Il semble que "la guerre des psy" bien analysée par Gilbert Charles dans son article dans l'Express.fr, fasse rage depuis quelques temps déjà, au point que les tenants de Freud et de Lacan seraient de plus en plus en mauvaise posture face aux avancées de l'usage intensif du DSM IV dans la pratique psychiatrique.

Il y a donc sans doute une guerre d'écoles, mais peut-on se dire simplement qu'il n'y aurait là qu'un phénomène corporatiste et que la psychanalyse aurait fait son temps devant laissé place à un savoir plus "scientifique" ? Déjà cette formulation est suspecte et pourtant c'est un peu le fil d'argumentation des tenants de l'approche antipsychanalytique qui rejette le concept de maladie mentale pour le réduire à la notion de "trouble mental" susceptible de description en termes de pathologies comportementales.

Comme le montre Gilbert Charles :

depuis la fin des années 1980, ce modèle humaniste a été mis à mal par des impératifs de gestion et par de nouvelles conceptions de la maladie mentale fondées sur des critères d'efficacité et de rentabilité. Sous prétexte de poursuivre le mouvement antiasilaire initié après guerre, et par souci d'économies, les gouvernements successifs, de droite et de gauche, ont décidé de réduire de façon drastique les services psychiatriques dans les hôpitaux, désormais réservés aux patients les plus lourds ou en crise, et de traiter les autres malades dans des dispensaires, des hôpitaux de jour ou des appartements thérapeutiques. Une réforme des études médicales est lancée, qui ramène les psychiatres égarés dans les sciences humaines dans le giron de la médecine. Les différents plans de santé mentale élaborés ces dernières années prévoient la disparition de 40% d'entre eux d'ici à dix ans et le transfert d'une partie de leurs compétences aux professions paramédicales (infirmières, psychologues, travailleurs sociaux), qui seront chargées du contact avec les malades, pendant que les psychiatres se cantonneront au rôle de superviseurs ou de coordinateurs des soins.

On comprend mieux aussi l'évolution dès lors que l'on rapproche le succès du DSM IV des courants qui prônent le recours aux Thérapies Comportementales et Cognitives (TCC) qui ont l'avantage d'être brèves et peu chères. En provenance des Etats-Unis où il connait un grand succès, ce courant cognitiviste biologisant se renforce en France. Il a aussi à voir avec une utilisation plus grande de psychotropes censès réguler les troubles mentaux diagnostiqués. En poussant pas trop loin je pense que sous couvert de mesure et de science (positiviste) nous retrouvons ici les fondements idéologiques qui animent la perpective du "transhumanisme". L'ambition psychanalytique d'une libération du Sujet par l'analyse laisse place à une réification du corps et de l'esprit de l'homme réformable, modifiable, améliorable par la production comportementale et la consommation psychotropique. Pour chaque état de l'être désiré, il existe un moyen court de production qui passe par la dissolution du Sujet.
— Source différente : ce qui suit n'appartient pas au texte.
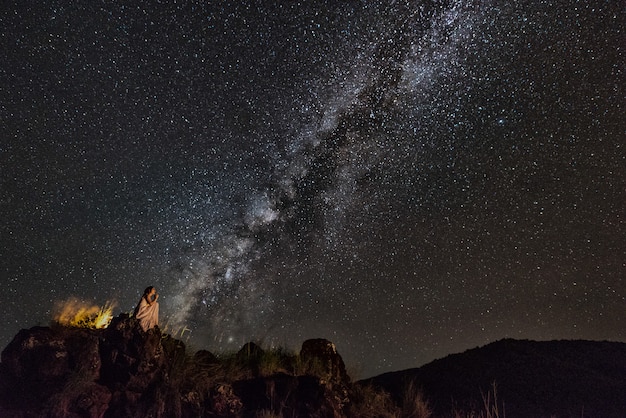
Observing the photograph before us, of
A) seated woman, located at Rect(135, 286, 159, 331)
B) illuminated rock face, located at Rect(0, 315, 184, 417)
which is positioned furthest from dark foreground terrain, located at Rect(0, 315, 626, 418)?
seated woman, located at Rect(135, 286, 159, 331)

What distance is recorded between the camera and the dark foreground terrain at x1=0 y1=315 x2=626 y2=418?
872 cm

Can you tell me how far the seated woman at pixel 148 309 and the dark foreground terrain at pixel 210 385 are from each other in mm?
489

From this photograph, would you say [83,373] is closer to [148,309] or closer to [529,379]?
[148,309]

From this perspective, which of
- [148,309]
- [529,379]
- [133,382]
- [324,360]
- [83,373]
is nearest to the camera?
[83,373]

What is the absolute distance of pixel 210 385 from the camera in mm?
9711

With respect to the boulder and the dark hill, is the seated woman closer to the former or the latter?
the boulder

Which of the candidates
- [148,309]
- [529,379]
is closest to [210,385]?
[148,309]

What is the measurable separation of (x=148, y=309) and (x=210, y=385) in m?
2.36

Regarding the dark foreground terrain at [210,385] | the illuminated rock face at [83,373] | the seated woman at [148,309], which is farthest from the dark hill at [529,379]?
the illuminated rock face at [83,373]

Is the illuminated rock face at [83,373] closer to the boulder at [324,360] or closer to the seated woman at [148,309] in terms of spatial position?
the seated woman at [148,309]

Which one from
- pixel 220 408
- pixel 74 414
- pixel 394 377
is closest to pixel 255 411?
pixel 220 408

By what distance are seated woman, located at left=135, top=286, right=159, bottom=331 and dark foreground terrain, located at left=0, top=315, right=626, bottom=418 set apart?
489 mm

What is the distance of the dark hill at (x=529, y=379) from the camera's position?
1212 centimetres

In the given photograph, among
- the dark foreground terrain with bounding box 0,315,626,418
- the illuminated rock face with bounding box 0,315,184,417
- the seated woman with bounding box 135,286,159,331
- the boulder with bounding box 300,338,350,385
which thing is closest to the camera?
the illuminated rock face with bounding box 0,315,184,417
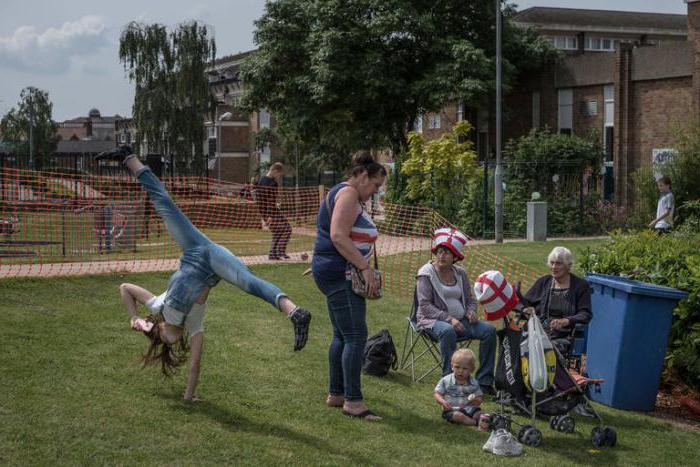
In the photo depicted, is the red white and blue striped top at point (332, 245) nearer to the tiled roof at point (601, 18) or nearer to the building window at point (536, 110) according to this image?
the building window at point (536, 110)

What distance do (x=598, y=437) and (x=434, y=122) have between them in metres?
37.5

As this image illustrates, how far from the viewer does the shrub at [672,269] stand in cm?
779

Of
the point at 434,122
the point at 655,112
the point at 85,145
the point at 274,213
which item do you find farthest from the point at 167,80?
the point at 85,145

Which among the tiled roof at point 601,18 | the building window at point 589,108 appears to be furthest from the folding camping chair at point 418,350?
the tiled roof at point 601,18

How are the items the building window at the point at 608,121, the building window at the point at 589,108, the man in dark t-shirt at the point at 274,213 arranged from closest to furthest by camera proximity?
the man in dark t-shirt at the point at 274,213, the building window at the point at 608,121, the building window at the point at 589,108

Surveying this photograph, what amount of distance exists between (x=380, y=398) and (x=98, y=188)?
17.6 meters

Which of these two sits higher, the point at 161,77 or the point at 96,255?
the point at 161,77

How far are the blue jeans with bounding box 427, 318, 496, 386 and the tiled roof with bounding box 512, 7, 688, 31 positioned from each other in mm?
42092

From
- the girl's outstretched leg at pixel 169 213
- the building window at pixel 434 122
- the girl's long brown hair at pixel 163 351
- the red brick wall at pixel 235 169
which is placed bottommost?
the girl's long brown hair at pixel 163 351

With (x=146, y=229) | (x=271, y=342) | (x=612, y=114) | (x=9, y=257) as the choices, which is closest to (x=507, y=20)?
(x=612, y=114)

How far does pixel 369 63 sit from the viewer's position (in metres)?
31.1

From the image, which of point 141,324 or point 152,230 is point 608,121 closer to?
point 152,230

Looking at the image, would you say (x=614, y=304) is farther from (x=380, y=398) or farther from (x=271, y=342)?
(x=271, y=342)

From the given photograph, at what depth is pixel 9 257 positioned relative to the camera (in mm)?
16547
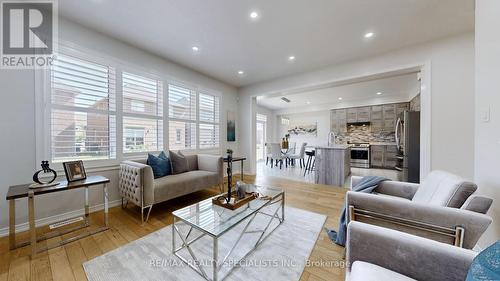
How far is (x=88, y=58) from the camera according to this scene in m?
2.52

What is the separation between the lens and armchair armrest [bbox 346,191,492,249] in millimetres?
1052

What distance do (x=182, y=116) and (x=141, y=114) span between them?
857mm

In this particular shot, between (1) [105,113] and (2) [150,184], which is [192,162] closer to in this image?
(2) [150,184]

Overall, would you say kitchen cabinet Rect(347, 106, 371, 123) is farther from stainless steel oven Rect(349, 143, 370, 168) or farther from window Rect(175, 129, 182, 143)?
window Rect(175, 129, 182, 143)

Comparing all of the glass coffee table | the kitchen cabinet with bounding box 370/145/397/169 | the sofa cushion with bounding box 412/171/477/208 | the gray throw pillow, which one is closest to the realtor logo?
the gray throw pillow

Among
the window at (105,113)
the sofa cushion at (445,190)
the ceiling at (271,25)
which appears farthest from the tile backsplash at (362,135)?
the window at (105,113)

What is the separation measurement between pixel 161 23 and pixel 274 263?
3.18 meters

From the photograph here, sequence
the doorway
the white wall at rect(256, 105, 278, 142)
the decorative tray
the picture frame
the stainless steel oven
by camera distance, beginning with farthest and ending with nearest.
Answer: the white wall at rect(256, 105, 278, 142) → the doorway → the stainless steel oven → the picture frame → the decorative tray

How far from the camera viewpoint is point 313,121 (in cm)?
836

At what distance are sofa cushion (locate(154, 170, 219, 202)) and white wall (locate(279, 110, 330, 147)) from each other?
6312 mm

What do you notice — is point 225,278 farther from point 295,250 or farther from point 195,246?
point 295,250

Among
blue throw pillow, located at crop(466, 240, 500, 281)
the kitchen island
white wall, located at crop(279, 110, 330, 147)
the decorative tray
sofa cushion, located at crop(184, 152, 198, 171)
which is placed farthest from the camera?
white wall, located at crop(279, 110, 330, 147)

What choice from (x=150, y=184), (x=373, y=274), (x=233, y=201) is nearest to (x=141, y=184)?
(x=150, y=184)

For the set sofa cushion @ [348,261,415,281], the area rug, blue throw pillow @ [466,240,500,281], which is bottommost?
the area rug
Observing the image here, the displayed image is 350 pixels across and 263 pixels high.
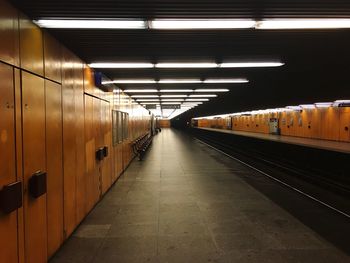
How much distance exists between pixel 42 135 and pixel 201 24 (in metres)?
2.29

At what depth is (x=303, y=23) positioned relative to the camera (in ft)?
12.7

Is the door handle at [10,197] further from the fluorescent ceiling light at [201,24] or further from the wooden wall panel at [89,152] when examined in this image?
the wooden wall panel at [89,152]

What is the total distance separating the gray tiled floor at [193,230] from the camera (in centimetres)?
392

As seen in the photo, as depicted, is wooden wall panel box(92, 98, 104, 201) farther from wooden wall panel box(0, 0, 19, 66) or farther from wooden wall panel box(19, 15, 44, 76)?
wooden wall panel box(0, 0, 19, 66)

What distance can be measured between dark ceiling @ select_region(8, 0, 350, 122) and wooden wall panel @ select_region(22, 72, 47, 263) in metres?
0.85

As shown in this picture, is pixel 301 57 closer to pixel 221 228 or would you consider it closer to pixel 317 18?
pixel 317 18

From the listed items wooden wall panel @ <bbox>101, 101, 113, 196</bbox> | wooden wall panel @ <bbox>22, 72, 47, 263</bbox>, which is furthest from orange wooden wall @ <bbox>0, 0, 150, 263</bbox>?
wooden wall panel @ <bbox>101, 101, 113, 196</bbox>

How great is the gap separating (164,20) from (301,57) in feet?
11.7

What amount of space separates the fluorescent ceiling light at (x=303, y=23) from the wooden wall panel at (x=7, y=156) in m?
2.86

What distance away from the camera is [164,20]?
3.70 meters

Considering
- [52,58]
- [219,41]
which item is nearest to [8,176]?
[52,58]

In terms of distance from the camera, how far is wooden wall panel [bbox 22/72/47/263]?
3.18 meters

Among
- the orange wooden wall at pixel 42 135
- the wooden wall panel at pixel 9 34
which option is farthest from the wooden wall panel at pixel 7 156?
the wooden wall panel at pixel 9 34

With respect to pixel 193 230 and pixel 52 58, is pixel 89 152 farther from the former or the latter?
pixel 193 230
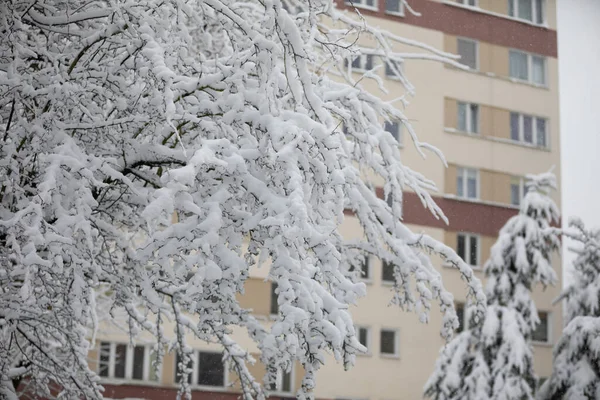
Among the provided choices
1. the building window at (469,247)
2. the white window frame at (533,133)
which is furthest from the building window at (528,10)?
the building window at (469,247)

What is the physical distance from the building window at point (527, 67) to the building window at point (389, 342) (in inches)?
357

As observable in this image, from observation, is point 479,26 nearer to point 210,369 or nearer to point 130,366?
point 210,369

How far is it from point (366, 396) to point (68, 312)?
21.1 metres

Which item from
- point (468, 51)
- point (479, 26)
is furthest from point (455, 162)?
point (479, 26)

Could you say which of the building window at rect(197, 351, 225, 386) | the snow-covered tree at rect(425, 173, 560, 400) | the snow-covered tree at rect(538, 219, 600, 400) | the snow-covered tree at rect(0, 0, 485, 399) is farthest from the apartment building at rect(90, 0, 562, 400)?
the snow-covered tree at rect(0, 0, 485, 399)

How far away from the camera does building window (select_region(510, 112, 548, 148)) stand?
3192 cm

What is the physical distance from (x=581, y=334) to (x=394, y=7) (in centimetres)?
1326

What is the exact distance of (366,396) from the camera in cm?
2766

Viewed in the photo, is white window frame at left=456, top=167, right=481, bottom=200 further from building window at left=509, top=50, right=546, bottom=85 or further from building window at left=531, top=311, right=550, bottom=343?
building window at left=531, top=311, right=550, bottom=343

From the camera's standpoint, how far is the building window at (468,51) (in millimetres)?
31203

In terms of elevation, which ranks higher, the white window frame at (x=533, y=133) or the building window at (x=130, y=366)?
the white window frame at (x=533, y=133)

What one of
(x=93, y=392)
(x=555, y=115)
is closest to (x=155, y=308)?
(x=93, y=392)

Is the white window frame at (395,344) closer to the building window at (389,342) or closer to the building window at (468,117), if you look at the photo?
the building window at (389,342)

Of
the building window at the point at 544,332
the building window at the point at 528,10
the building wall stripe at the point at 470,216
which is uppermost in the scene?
the building window at the point at 528,10
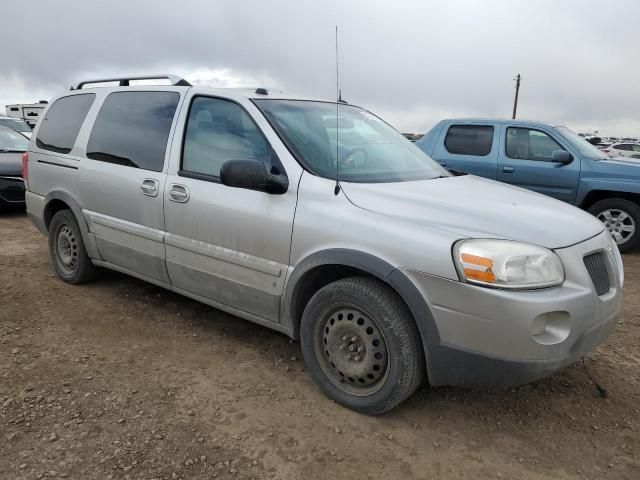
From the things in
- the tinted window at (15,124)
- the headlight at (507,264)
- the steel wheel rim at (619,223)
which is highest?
the tinted window at (15,124)

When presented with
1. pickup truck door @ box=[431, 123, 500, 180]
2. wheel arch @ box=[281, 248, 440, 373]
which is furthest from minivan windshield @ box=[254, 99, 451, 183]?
pickup truck door @ box=[431, 123, 500, 180]

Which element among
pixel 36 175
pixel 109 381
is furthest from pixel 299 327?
pixel 36 175

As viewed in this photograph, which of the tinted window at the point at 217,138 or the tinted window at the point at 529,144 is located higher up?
the tinted window at the point at 217,138

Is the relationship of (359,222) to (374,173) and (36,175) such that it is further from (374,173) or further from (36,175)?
(36,175)

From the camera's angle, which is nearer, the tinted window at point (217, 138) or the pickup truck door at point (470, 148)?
the tinted window at point (217, 138)

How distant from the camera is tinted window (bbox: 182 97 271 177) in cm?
336

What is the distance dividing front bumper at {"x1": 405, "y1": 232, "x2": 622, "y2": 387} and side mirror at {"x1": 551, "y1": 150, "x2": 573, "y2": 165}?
4.97 meters

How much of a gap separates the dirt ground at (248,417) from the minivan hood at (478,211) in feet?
3.32

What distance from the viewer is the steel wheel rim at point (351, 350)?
2793 mm

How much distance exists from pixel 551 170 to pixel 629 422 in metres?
4.90

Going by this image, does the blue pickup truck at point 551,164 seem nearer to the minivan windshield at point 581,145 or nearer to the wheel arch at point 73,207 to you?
the minivan windshield at point 581,145

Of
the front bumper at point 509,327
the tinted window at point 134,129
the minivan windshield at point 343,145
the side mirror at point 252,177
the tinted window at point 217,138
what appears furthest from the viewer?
the tinted window at point 134,129

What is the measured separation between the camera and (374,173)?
330cm

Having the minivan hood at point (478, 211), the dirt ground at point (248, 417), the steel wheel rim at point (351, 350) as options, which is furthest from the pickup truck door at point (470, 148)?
the steel wheel rim at point (351, 350)
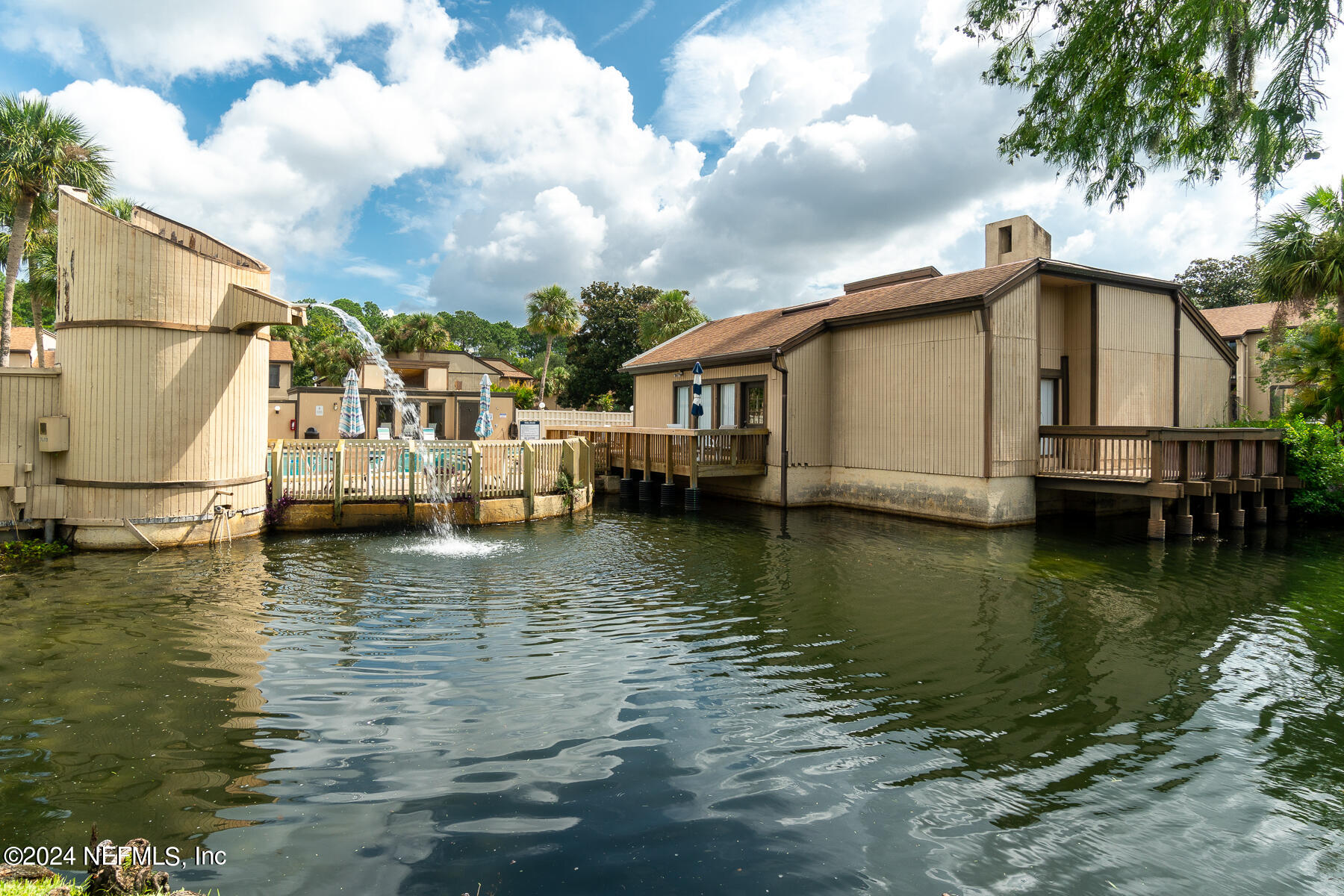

Au moment où tout un chacun peut noter dans l'actualité et dans son entourage de quelle manière et à quelle vitesse se répandent les désordres sociaux (l'envers du progrès de notre société de consommation), et donc aussi les dégâts que cela provoque au niveau psychologique, on comprend mieux l'intérêt de cette nouvelle pratique psychiatrique traitant du désordre social comme d'un désordre mental lié à l'individu et soignable par le redressage médicamenteux ou comportemental. Il faut pouvoir supporter la société telle qu'elle est, s'y adapter de force ou de grès. C'est ce que nous laisse aussi entrevoir Cécile Prieur dans un précédent article du Monde Querelle publique autour de l'identité de la psychiatrie.

Un autre point à discuter : l'utilisation du DSM IV dans le cadre scolaire...tout un programme qui méritera un prochain billet.